→ WHAT THE TASK ASKS
Recast the listing below as a Markdown table with the columns Row and Line, numbering each line and leaving out blank lines and the pictures.
··· EXERCISE MATERIAL
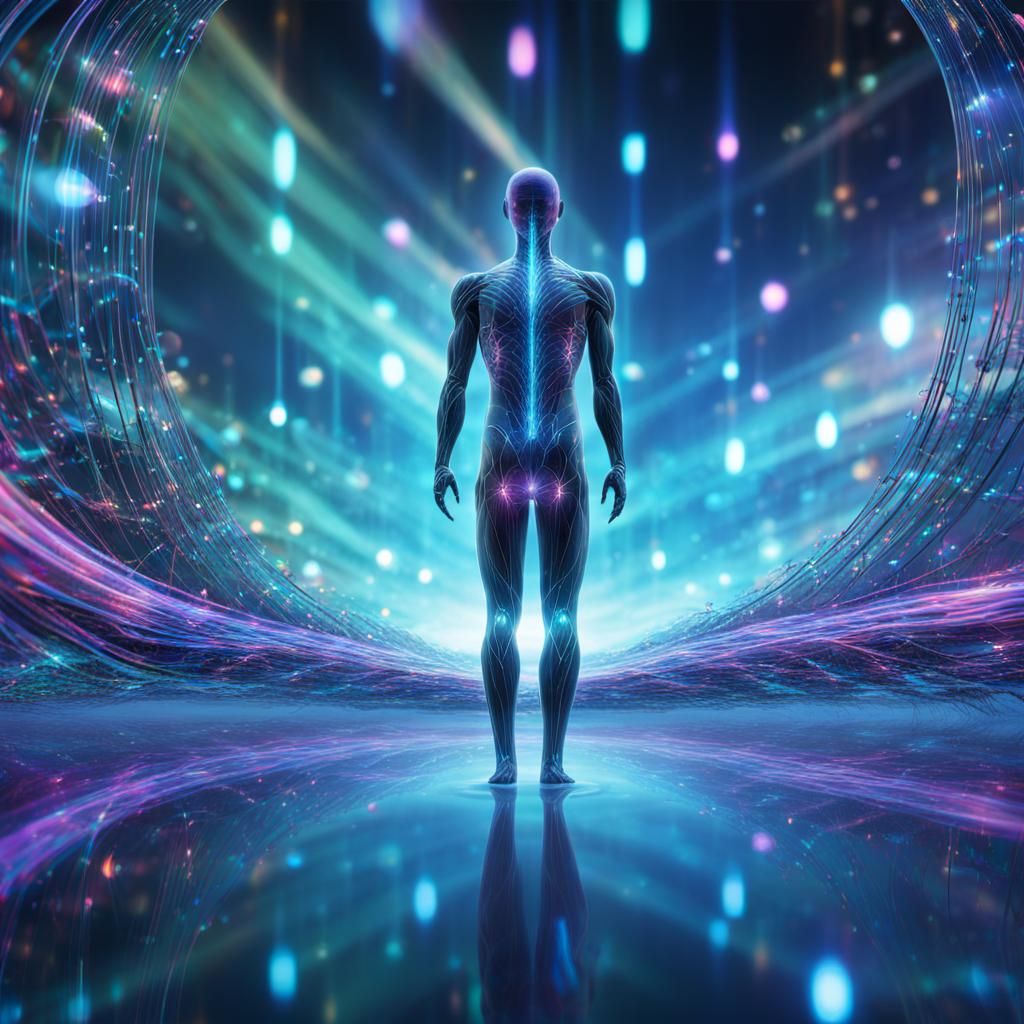 Hologram in Digital Landscape: High-Tech Digital Art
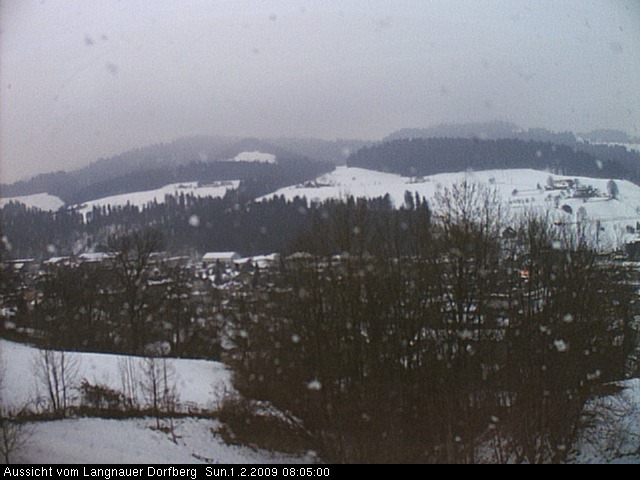 Webcam-Bild: Aussicht vom Dorfberg in Langnau 20090201-080500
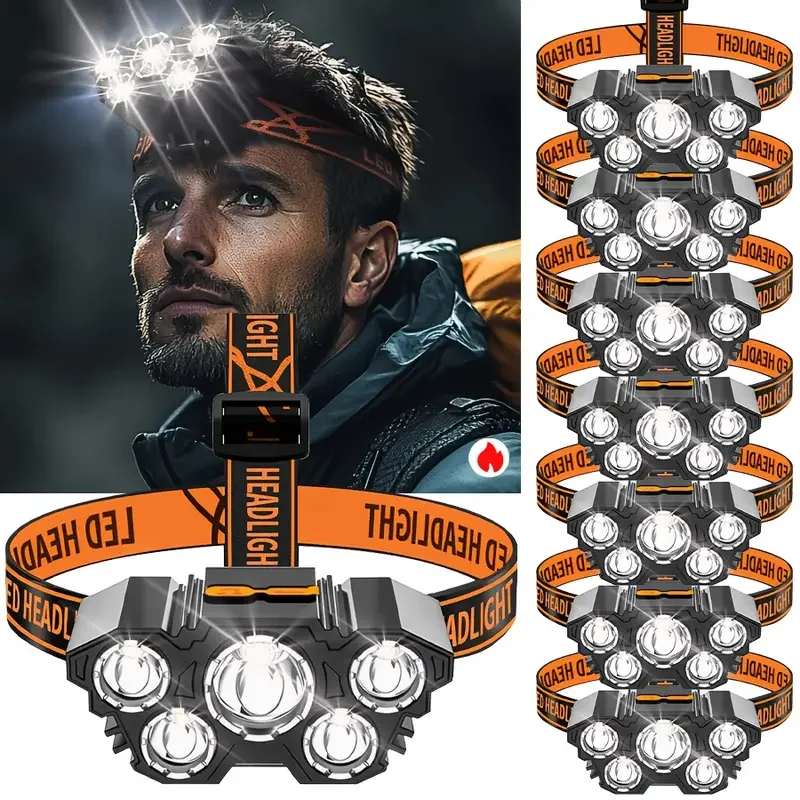 Outdoor Hunting Lights - Lampada frontale portatile da esterno a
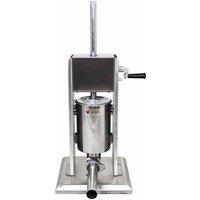 KUKoo 25399 5-litre Sausage Stuffer - Silver, Silver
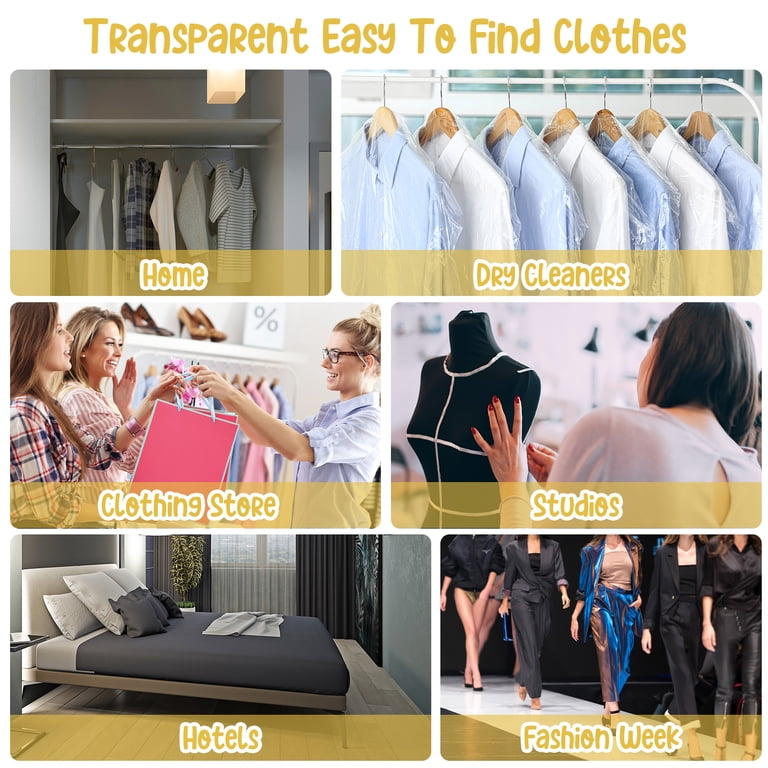 Abaima 50-Pack Clear Garment Bags 47 Inch photo 7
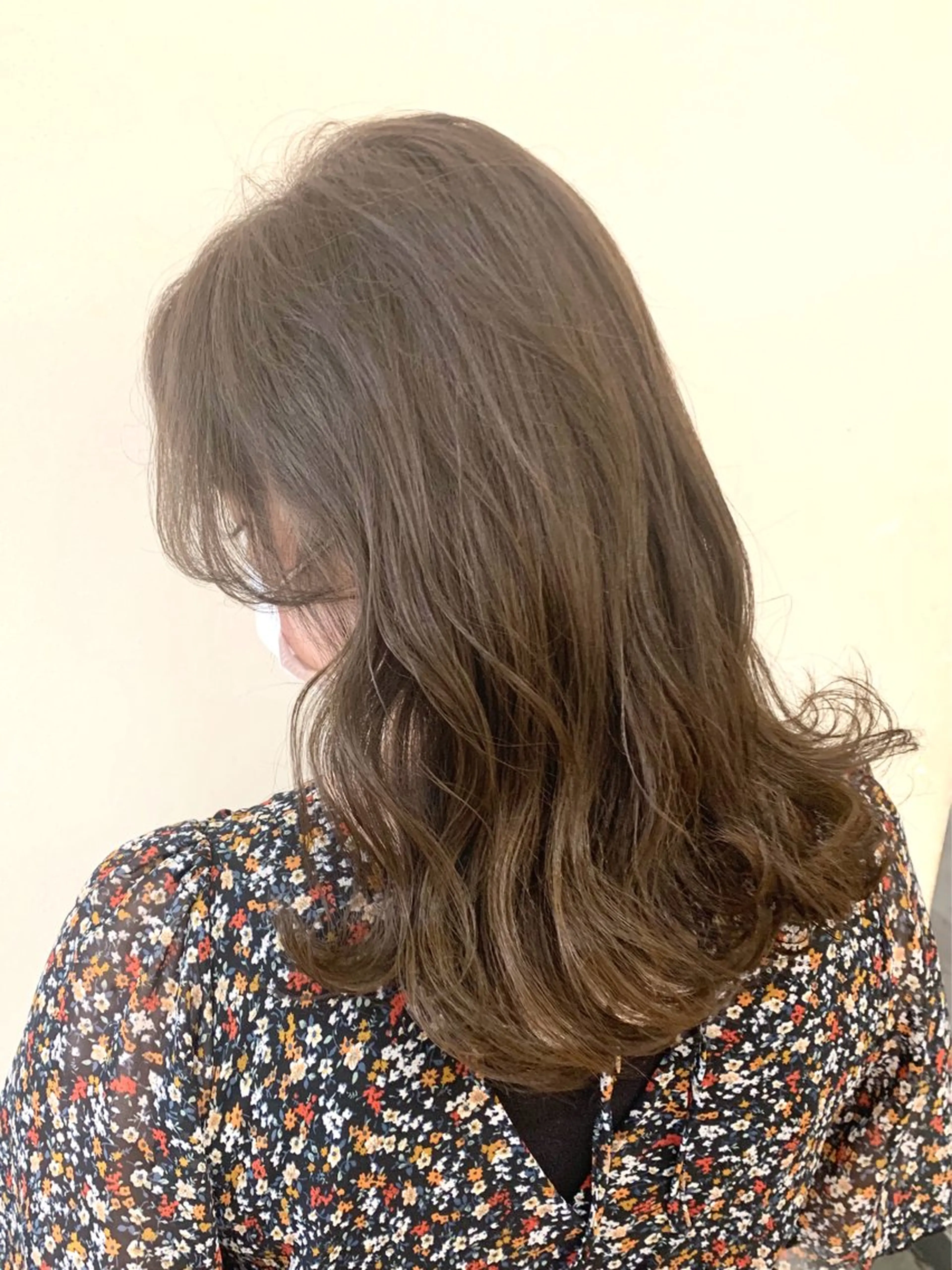 セミロング カラー ブラウンカラー メンズパーマ✨️村越 雄斗のヘアスタイル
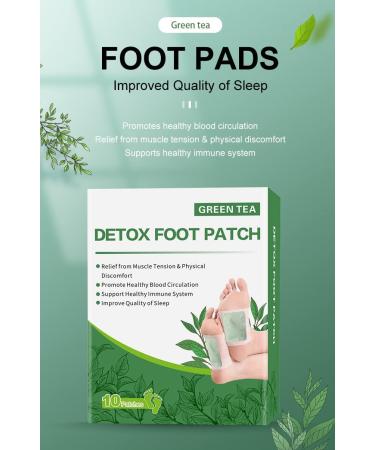 Green Tea Foot Pads for Deep Cleansing and Pain Relief - Foot Care Patches for Better Sleep and Stress Relief - Buy Online on GoSupps.com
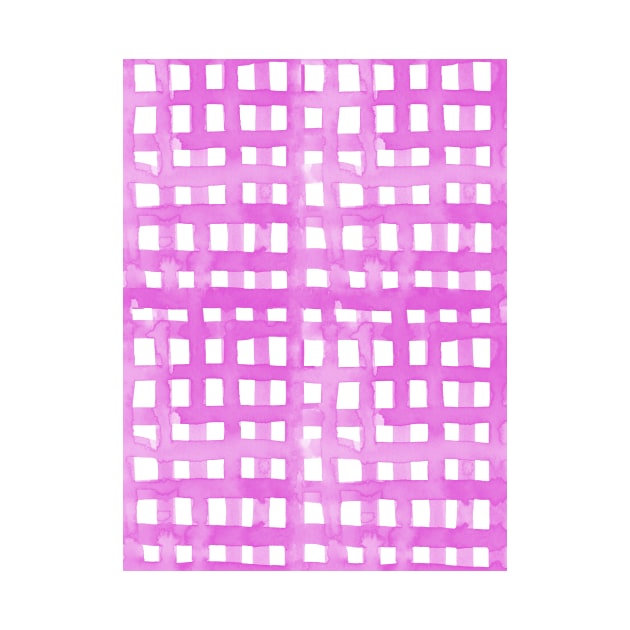 Watercolor grid - pink by wackapacka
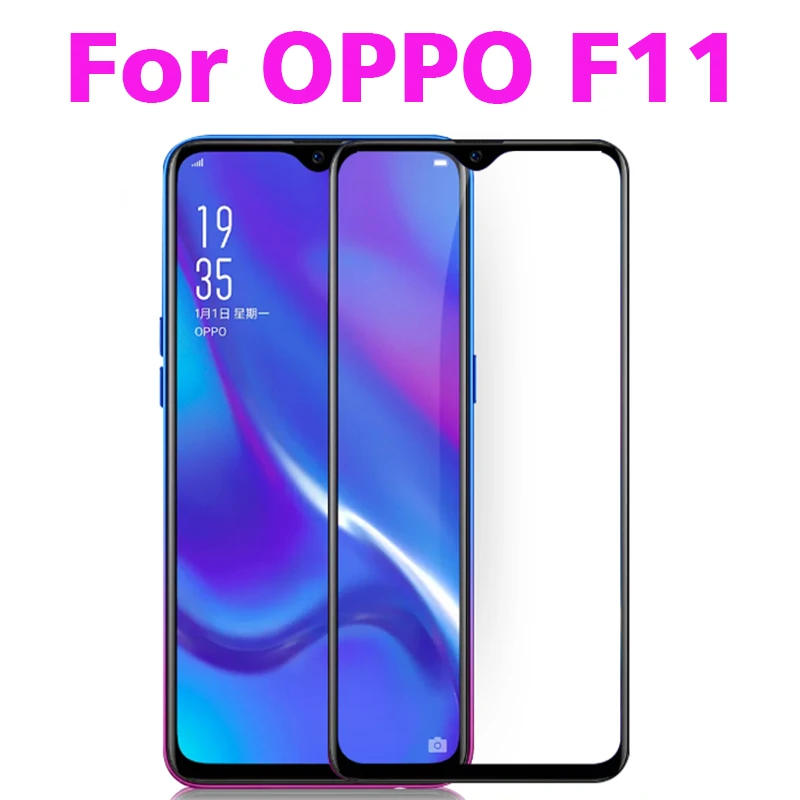 3D полное клеевое закаленное стекло для OPPO F11 покрытие 9H пленка Взрывозащищенная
······
→ SOLUTION TO THIS PROBLEM
| Row | Line |
|---|---|
| 1 |  Hologram in Digital Landscape: High-Tech Digital Art |
| 2 |  Webcam-Bild: Aussicht vom Dorfberg in Langnau 20090201-080500 |
| 3 |  Outdoor Hunting Lights - Lampada frontale portatile da esterno a |
| 4 |  KUKoo 25399 5-litre Sausage Stuffer - Silver, Silver |
| 5 |  Abaima 50-Pack Clear Garment Bags 47 Inch photo 7 |
| 6 |  セミロング カラー ブラウンカラー メンズパーマ✨️村越 雄斗のヘアスタイル |
| 7 |  Green Tea Foot Pads for Deep Cleansing and Pain Relief - Foot Care Patches for Better Sleep and Stress Relief - Buy Online on GoSupps.com |
| 8 |  Watercolor grid - pink by wackapacka |
| 9 |  3D полное клеевое закаленное стекло для OPPO F11 покрытие 9H пленка Взрывозащищенная |